La Sunday Ride Classic fait son grand retour en 2026, avec une édition exceptionnelle à venir les 16 et 17 mai 2026 au Paul Ricard. C’est la grande célébration de l’histoire motocycliste en France, et, chaque année, la SRC fait honneur à l’héritage laissé par les champions. Cette année, un événement immanquable attend les spectateurs : deux König seront présentes, une première pour une marque aussi incroyable que rare de nos jours.
König, entre la mer et la piste
Pour une fois, cette histoire ne commence pas dans le garage d’un passionné de moto, mais bien dans un atelier spécialisé dans le motonautisme. Vous savez, ce sport mécanique qui propose plusieurs disciplines, dont la vitesse inshore et offshore, dans des bateaux extrêmes. König était un fabricant de moteurs pour ce genre d’engins. Au début des années 1970, Dieter König tente l’expérience deux roues, et le moteur 500cc utilisé dans les hydroplanes est adapté pour des motos, soit un quatre cylindres à plat deux temps refroidi par eau.

Photo : SRC
L’histoire de König en Grands Prix repose notamment sur l’engagement de deux hommes. John Dodds, d’abord, un pilote australien assez bon dans les années 1960 et d’ailleurs vainqueur du Grand Prix d’Allemagne 125cc 1970, qui, en 1971, s’essaye à la König. Mais le principal architecte du projet est un Néo-zélandais du nom de Kim Newcombe, un ancien crossman. Si John Dodds, en 1971, n’avait pas connu beaucoup de succès au guidon de la 500, Newcombe, seul en 1972 après le départ de Dodds, s’illustre en tant que pilote officiel et développeur. Il fait tout, et décroche des résultats tout à fait honorables : troisièmes places en Allemagne de l’Ouest et de l’Est, et une dixième place au championnat.
Suite au départ de Honda fin 1967, ces années étaient tout à fait écrasées par l’hégémonie MV Agusta, firme fièrement représentée par Giacomo Agostini. Il était extrêmement difficile de s’y imposer en présence de la force italienne. Puis vint ce tristement célèbre début de saison 1973. Jarno Saarinen, génie du pilotage qui fait ses débuts en 500cc sur Yamaha après avoir triomphé du gratin en 250cc, se tue tragiquement à Monza, à l’occasion du Grand Prix des Nations. Renzo Pasolini, excellent pilote, disparaît avec lui.

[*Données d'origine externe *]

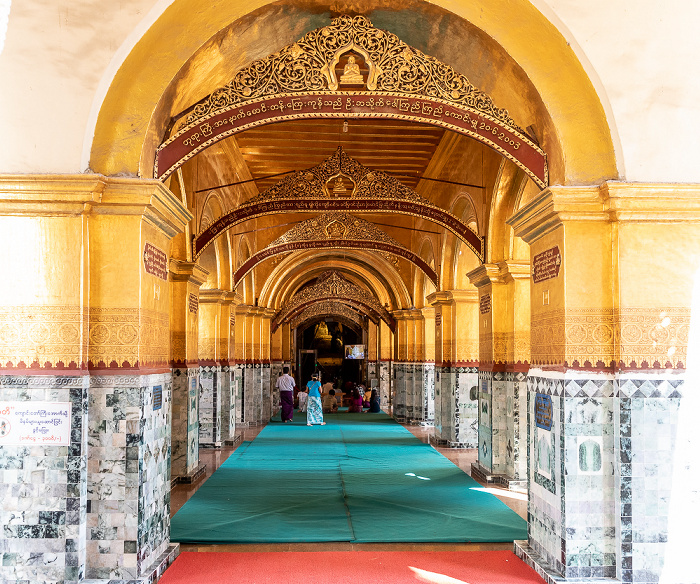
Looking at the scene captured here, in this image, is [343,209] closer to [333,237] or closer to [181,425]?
[333,237]

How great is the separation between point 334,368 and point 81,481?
112 ft

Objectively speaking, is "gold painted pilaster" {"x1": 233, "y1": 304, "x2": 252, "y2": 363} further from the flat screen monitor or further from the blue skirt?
the flat screen monitor

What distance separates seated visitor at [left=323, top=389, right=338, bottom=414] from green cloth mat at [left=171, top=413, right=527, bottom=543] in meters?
8.65

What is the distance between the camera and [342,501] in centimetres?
766

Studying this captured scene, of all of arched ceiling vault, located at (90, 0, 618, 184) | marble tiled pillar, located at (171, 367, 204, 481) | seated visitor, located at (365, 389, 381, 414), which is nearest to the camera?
arched ceiling vault, located at (90, 0, 618, 184)

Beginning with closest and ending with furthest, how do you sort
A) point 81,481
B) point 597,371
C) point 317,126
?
point 81,481, point 597,371, point 317,126

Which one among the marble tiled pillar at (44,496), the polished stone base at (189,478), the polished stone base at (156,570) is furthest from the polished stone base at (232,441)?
the marble tiled pillar at (44,496)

Le paddock est chamboulé. Suite à ce drame, Yamaha et Harley-Davidson se retirent, alors que MV Agusta se réserve le droit de ne pas courir sur certains circuits. Justement, après Monza, vint le Tourist Trophy – boycotté par beaucoup dont les officiels MV Agusta –, puis la Yougoslavie, sur le circuit d’Opatija. Là encore, le tracé est réputé très dangereux, et un drame peut arriver à tout moment. En Yougoslavie, dans le cadre du Prix de Loka (hors-championnat) disputé le mois précédent, un autre accident avait coûté la vie du pilote Emanuele Maugliani et celle de cinq spectateurs, ce qui en fait le plus grave de l’histoire motocycliste.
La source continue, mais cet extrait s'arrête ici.